You're in a jet. You fire bullets. Do the bullets go faster than the jet, slowed down by air at some speed?
You're in the jet and fire bullets. The bullets are now travelling faster than the jet (assuming that for now). You speed the jet up and match the speed of the bullets, travelling along side them. Assuming it's possible, at this point, you could just reach over and pick up the bullets, right? .... ....So you could pick up a bullet with no harm, right?
Or another variation. You're in the jet, you fire the bullets..... But say the bullets are fired and travel slower than the jet .......... So you could fire the bullets and be travelling nearly the same speed as those bullets and have them hit your jet, but have no real effect -- ie You could shot your own jet with bullets and have no effect, have the bullets bounced off your jet. Right?
The bullet goes faster than the jet if you fire the bullets while inside the jet.If there is no friction (i.e: the bullet was fired in space), then you could accelerate the jet, catch up with the bullet and pick it out of the sky (although the rotation of the bullet would probably cut up your fingers). The Jet would have to travel at the speed in which it was travelling when the bullet was fired + the velocity of the bullet produced from firing it from the gun. You would need an extremely long jet to allow for safe acceleration, or you would be ripped to shreds.The thing is, when you are on the Jet, the bullet in the unfired gun is travelling at the speed in which the Jet is travelling. So when you shoot the bullet it will go the velocity the jet is going + the velocity produced from firing the bullet. So for the bullet to harmlessly bounce off the wall, you would have to suddenly accelerate to match the speed of the bullet which would pretty much tear up the jet and yourself.This only applies for when we are not travelling at the speed of light. When traveling at the speed of light strange things start to happen (time dialates and mass increases in objects).

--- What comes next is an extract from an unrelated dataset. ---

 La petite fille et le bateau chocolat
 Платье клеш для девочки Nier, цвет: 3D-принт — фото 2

When you travel the speed of light experienced time actually goes faster (The faster your velocity the faster you move through time relative to others.)So if you traveled for say 1 year at the speed of light, 30 years might pass for other people but you only experienced 1... strange stuff yeah. But if you fired a gun while traveling at the speed of light, the energy produced in the gun would not be sufficient to increase the speed of the bullet so it would stay in the gun and nothing would happen. No amount of energy will accelerate a mass past the speed of light.
Right.Sounds like a variation on somebody trying to explain what the complications are of lightspeed.

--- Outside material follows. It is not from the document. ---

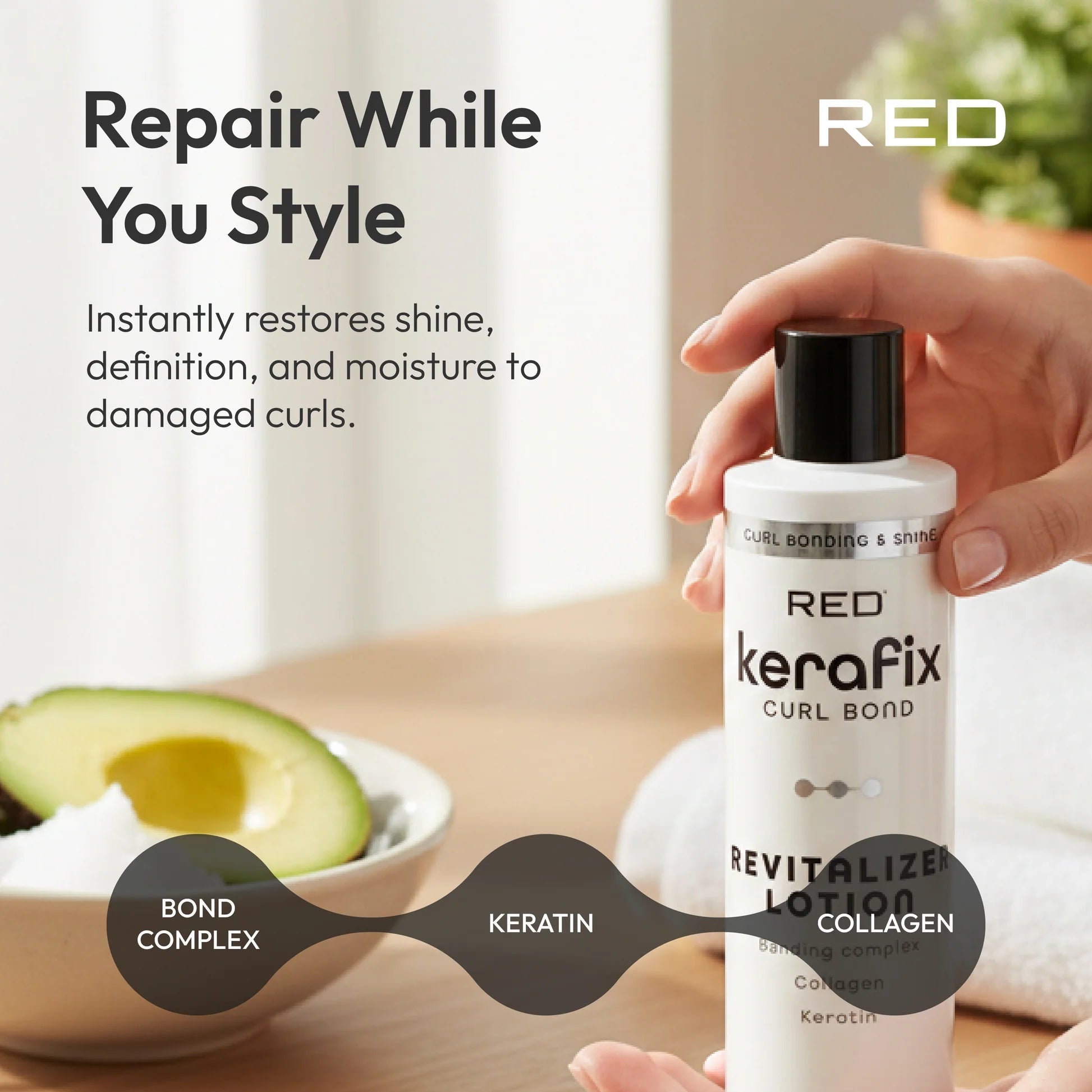 Red By Kiss Kerafix Curl Bond Collection - Beauty Exchange Beauty Supply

No amount of energy will accelerate a mass past the speed of light.
True, like if you could make a satellite with a really powerful camera that can take very detailed photos, and if you could make it travel faster than the speed of light very far away, and you make it take pics of our planet, could we actually see the past?
So if the universe had a beginning in time and space, and we were far enough from that place, and if we had a powerful enough telescope we could actually see the beginning of the universe. That's a lot of if's but I find it more fascinating than jets and bullets.
When you look up at the stars you could be looking at stars that no longer actually exist, their light source is still travelling to our planet but they have long gone.
But how are we to say what "actually" exists? That would mean there still is some giant "space clock" ticking by which we could set the universal "now" applying everywhere in space - but the point is, there -isn't- one! Events (such as a star ceasing to exist) are not instantaneous, they occupy certain surfaces in space-time: in some regions of space-time, the star exists, in others, which are included in the event, it is gone. The speed of light is something like (God, my head's spinning like hell now) a delimiter of events - it determines the "shapes" of event-surfaces.Now, space-time is non-uniform: gravity "curves" it. Therefore, the shape of an event-surface is not the same for all events (they would be in a perfectly uniform universe, then again, in such a universe the notion of an event is highly problematic). It is never guaranteed that the order of events is the same for two observers or that according to an observer's perception of time, the same event won't happen twice! Black holes would be a prime example of the curvature: they are regions of space-time so curved that from a point on the event-surface inside the black hole, it is impossible to "travel" to a point outside.It's not a very intuitive concept and I find it highly daunting - and it has great implications for philosophy of matter and, well, of pretty much everything else as well. But it is, in a weird and disturbing way, fascinating. :-)
Am I the only one on the forum who does not know physics
No, you aren't. But physics is just a topic about matter and how things are built with matter, by chemicals and compounds and atoms and such....no matter what we touch or feel or see, it's all matter, solid or liquid.
Not only matter, there's also antimatter
No more lightspeed stuff. Start another thread. I'm still confused about the jet and bullets -- Can a jet shoot really itself or would the bullets not be travelling fast enough?
That doesn't matter because it expanded from a singularity.
Hey, hey, just jets and bullets here. No more speed of light.